Pression de l’extrême droite

Mamadou Ba est un camarade de la Quatrième Internationale au Portugal. Il milite pour la cause des noirEs depuis des dizaines d’années. Il est né au Sénégal et agit tout particulièrement au sein de cette communauté, mais il a la nationalité portugaise. Du fait de son rôle de porte-parole de l’organisation antiraciste SOS-Racisme, Mamadou a fréquemment été la cible de campagnes et de menaces venant de l’extrême droite, avec le soutien d’entreprises qui fabriquent des bots et des faux profils, des manipulations de vidéos et des fausses nouvelles visant les militantEs antiracistes, et aussi les premières femmes noires élues députées au Parlement. Plus récemment, une pétition exigeant son expulsion du pays a atteint 15 000 signatures (dont beaucoup sont fausses).

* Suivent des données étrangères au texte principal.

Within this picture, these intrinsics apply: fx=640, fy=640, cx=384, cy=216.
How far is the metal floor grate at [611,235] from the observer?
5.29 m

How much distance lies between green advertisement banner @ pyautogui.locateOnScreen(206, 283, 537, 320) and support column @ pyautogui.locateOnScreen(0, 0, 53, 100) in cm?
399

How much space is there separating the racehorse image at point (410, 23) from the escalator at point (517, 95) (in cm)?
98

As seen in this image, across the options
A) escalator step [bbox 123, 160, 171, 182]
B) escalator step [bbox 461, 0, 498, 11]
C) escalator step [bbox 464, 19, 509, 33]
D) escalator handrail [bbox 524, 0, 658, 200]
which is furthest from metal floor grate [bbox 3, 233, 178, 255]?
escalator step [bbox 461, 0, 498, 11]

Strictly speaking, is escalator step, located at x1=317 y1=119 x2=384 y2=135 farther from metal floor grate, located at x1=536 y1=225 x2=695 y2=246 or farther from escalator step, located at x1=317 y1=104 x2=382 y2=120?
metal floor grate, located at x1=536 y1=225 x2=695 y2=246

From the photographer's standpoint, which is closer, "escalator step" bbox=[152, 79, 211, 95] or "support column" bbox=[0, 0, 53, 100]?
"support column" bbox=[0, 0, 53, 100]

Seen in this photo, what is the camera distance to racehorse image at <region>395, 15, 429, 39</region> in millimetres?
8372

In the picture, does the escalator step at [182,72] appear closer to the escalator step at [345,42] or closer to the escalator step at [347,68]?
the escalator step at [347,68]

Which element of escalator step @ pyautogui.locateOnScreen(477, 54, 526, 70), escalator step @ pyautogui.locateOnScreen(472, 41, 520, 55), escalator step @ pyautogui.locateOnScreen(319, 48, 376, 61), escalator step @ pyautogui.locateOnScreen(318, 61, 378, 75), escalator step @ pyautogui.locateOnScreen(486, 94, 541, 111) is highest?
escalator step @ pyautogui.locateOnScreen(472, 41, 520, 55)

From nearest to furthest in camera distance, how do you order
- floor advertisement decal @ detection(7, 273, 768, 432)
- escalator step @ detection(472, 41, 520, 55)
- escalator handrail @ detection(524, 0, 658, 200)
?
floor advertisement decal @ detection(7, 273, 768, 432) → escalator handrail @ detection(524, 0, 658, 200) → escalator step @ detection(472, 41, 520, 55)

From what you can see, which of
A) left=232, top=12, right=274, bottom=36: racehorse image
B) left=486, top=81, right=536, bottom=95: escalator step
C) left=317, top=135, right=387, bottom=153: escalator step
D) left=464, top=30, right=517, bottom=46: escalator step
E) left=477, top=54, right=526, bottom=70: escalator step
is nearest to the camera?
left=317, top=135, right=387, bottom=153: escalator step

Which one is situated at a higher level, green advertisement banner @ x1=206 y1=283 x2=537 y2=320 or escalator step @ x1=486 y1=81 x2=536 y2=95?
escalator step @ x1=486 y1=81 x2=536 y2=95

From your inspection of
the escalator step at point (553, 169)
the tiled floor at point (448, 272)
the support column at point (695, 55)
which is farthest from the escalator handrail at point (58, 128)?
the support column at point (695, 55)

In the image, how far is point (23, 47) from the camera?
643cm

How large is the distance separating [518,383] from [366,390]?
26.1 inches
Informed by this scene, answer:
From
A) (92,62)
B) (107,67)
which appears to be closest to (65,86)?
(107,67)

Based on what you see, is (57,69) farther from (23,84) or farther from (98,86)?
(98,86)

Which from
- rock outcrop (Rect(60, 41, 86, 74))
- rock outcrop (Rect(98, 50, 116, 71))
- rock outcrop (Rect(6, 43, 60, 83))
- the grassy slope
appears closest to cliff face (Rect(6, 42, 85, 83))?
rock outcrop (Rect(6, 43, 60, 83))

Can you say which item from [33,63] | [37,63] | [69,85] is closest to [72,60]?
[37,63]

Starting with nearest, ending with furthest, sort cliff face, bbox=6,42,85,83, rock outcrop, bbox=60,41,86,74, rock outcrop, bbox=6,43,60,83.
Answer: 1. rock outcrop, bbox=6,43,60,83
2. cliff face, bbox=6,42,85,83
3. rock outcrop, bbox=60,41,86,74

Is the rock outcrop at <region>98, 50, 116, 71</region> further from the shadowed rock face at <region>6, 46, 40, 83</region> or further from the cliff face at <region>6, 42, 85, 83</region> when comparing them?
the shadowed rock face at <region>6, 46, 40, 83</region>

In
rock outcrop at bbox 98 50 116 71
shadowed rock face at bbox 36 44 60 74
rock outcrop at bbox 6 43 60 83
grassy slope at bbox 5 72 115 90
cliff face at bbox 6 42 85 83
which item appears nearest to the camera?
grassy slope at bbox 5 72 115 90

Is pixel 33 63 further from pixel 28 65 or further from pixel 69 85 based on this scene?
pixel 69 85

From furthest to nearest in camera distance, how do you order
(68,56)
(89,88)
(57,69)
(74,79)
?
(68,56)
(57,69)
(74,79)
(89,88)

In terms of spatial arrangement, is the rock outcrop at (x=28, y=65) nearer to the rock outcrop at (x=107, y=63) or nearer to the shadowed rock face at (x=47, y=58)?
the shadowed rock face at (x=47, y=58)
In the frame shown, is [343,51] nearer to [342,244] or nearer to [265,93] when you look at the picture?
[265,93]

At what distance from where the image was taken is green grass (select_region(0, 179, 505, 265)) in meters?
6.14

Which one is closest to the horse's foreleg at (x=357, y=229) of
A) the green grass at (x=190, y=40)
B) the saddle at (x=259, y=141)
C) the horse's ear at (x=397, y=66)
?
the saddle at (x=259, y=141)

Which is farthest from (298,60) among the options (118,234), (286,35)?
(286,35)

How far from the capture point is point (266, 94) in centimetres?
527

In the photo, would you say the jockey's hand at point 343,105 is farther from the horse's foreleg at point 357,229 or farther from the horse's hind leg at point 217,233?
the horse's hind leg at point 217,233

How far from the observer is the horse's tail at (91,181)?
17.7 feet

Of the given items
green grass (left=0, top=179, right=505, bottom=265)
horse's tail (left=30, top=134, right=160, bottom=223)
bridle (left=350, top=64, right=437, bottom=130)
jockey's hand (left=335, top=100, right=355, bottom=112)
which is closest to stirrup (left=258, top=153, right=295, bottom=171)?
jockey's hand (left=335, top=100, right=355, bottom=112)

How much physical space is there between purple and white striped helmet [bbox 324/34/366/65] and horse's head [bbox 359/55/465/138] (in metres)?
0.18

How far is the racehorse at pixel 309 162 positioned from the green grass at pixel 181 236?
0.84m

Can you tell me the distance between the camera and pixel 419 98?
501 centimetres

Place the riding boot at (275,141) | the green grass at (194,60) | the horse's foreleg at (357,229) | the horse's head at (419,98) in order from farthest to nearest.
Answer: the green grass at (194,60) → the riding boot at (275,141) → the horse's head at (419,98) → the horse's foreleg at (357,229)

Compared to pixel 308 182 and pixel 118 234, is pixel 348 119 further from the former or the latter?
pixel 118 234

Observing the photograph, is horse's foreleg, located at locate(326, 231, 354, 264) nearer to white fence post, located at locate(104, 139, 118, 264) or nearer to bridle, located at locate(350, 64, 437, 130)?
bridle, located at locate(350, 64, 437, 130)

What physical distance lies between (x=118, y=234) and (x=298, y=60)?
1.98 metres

Ce qui distingue cette pétition des autres est l’écho qu’elle a obtenu dans les médias, qui une fois de plus ont répandu de manière acritique les récits de l’extrême droite, à un moment où le candidat du parti d’extrême droite Chega a montré son potentiel de croissance en obtenant plus de 11 % des voix à l’élection présidentielle du 24 janvier (contre 1,9 % lors des précédentes élections législatives, où il avait fait entrer un seul député au Parlement).

Honorer des criminels de guerre ?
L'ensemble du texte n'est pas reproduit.